Tax-free savings account contribution increased
From 1 March 2017, you can contribute R33,000 per year toward these investments, in which all returns are tax-free.
Dividends Withholding Tax
A surprise in this Budget Speech is that Dividends Withholding Tax will increase from 15% to 20%.
Retirement Fund contribution deductions
Retirement Fund contribution deductions are standardised across all types of Retirement Funds. A significant benefit for those earning up to R1,27 million a year is that they can deduct up to R350,000 on their Retirement Fund contributions. The deduction is, however, capped at R350,000 (even if you are contributing more than this!).
Capital Gains Tax (CGT)
The effective tax you’ll pay on capital gains may increase if your tax rate goes up to 45%.
If this is the case, the maximum effective tax will be as follows:
- Individuals and special trusts: 18% (inclusion rate of 40%)
- Companies: 22.4% (inclusion rate of 80%)
- Trusts: 36% (inclusion rate of 80%).
The capital gains exemption thresholds remain the same:
- The annual exclusion stays at R40,000
- The exclusion amount on death stays at R300,000
- The primary residence exclusion stays at R2 million.
Adjustments to medical aid tax credits
Medical tax credits have been adjusted for inflation as follows:
- R303 per month for the main member and the first dependant on a medical scheme; and
- R204 per month for each additional dependant.
An important factor to bear in mind is that Treasury is considering a possible reduction to medical tax credits in future.
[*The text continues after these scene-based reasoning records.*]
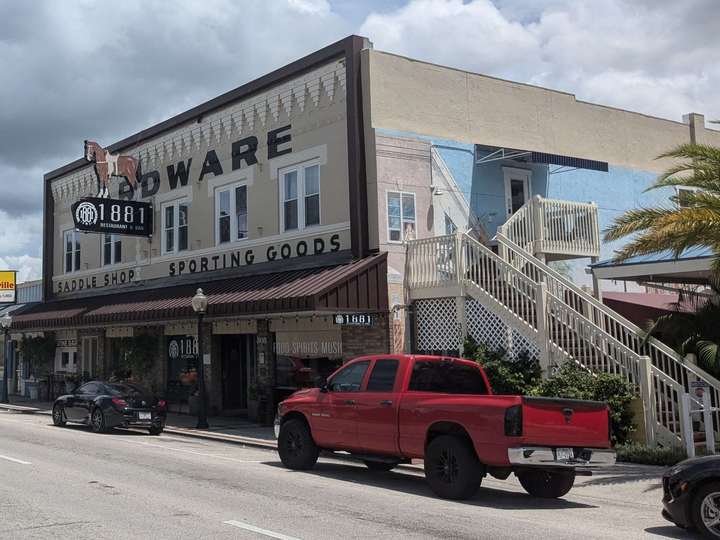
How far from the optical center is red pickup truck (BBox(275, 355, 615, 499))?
31.7 feet

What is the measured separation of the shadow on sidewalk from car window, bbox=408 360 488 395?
1402 mm

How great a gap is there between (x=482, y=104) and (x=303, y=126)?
15.9 ft

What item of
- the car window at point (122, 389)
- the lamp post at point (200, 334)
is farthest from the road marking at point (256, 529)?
the car window at point (122, 389)

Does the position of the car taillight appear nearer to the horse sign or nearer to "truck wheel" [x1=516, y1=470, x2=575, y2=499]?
the horse sign

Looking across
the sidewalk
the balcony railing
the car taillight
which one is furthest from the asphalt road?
the balcony railing

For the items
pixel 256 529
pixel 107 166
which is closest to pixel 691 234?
pixel 256 529

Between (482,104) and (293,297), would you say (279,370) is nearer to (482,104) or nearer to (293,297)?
(293,297)

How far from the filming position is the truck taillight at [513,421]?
9.54 metres

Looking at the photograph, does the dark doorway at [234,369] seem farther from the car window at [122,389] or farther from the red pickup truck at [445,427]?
the red pickup truck at [445,427]

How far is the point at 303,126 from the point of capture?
20.8 metres

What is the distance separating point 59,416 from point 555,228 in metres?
14.0

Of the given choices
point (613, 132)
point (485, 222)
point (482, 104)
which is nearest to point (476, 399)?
point (485, 222)

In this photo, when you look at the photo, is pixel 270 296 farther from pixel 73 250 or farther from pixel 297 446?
pixel 73 250

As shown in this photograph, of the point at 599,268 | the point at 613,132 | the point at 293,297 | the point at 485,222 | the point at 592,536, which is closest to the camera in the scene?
the point at 592,536
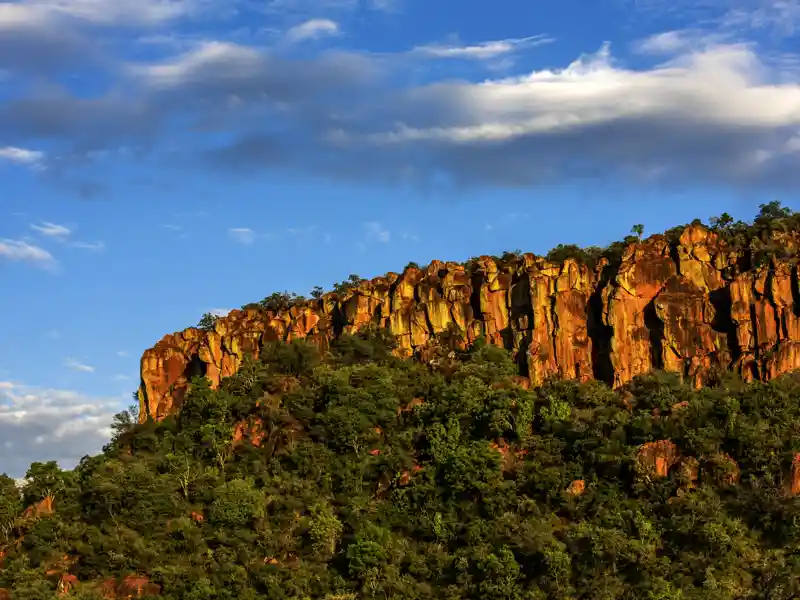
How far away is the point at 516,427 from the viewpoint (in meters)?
106

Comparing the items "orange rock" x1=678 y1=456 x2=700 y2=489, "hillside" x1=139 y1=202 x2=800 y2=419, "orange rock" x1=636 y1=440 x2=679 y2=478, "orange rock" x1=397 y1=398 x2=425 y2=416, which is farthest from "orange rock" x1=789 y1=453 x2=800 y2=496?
"orange rock" x1=397 y1=398 x2=425 y2=416

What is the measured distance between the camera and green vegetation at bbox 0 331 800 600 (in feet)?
300

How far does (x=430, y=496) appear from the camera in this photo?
334 ft

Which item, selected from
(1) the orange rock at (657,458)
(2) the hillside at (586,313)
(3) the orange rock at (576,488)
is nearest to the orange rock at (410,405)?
(2) the hillside at (586,313)

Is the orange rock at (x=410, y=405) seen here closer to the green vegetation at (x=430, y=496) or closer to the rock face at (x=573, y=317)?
the green vegetation at (x=430, y=496)

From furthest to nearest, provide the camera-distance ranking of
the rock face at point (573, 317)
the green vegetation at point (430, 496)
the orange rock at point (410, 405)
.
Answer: the orange rock at point (410, 405) → the rock face at point (573, 317) → the green vegetation at point (430, 496)

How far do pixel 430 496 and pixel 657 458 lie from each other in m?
14.7

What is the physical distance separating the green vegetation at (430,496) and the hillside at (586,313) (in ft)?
11.0

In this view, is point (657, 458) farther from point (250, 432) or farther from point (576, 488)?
point (250, 432)

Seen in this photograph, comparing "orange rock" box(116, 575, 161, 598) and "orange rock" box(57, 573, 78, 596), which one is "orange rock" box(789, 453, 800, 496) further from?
"orange rock" box(57, 573, 78, 596)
This will be to finance National Health Insurance (NHI).
Estate Duty tax remains unchanged at 20%. You are allowed a basic deduction of R3.5 million on your estate when you die. You do not pay Estate Duty on the value of your Retirement Funds or on the value of the assets you leave to your surviving spouse.
The Davis Tax Committee has submitted its proposals on the Estate Duty system, and we will keep you abreast of developments.
Loans to Trusts
From 1 March 2017, existing and future loans to Trusts will attract 8% interest per year. This is taxable in the lender’s hands. The 8% interest will be deemed a donation, and will attract donations tax of 20% each year. Please speak to your financial planner to discuss how this affects you.
Offshore Special Voluntary Disclosure Programme
SARS will start receiving offshore third party financial data from other tax authorities this year. If you have undeclared offshore assets and income, Government has offered a Special Voluntary Disclosure Programme. This has been extended to 31 August 2017 to enable you to regularise your affairs.
Changes to transfer duty
There has been only one change here: if you buy a property up to the value of R900,000 (previously R750,000), you will pay no transfer duty.
Tobacco, alcohol and fuel
You will pay between 6% and 10% more for your favourite tipple and smoke. Should you wish to add a Coke to your Klippies, await Treasury’s pronouncement on sugar tax.
Tax on fuel will increase by 39c per litre from 5 April.
Ever optimistic, our Finance Minister ended with the following sentiment:
“If we make the right choices, and do the right things, we will achieve a just and fair society, founded on human dignity and equality. We will indeed transform our economy and country so that we all live in dignity, peace and wellbeing.”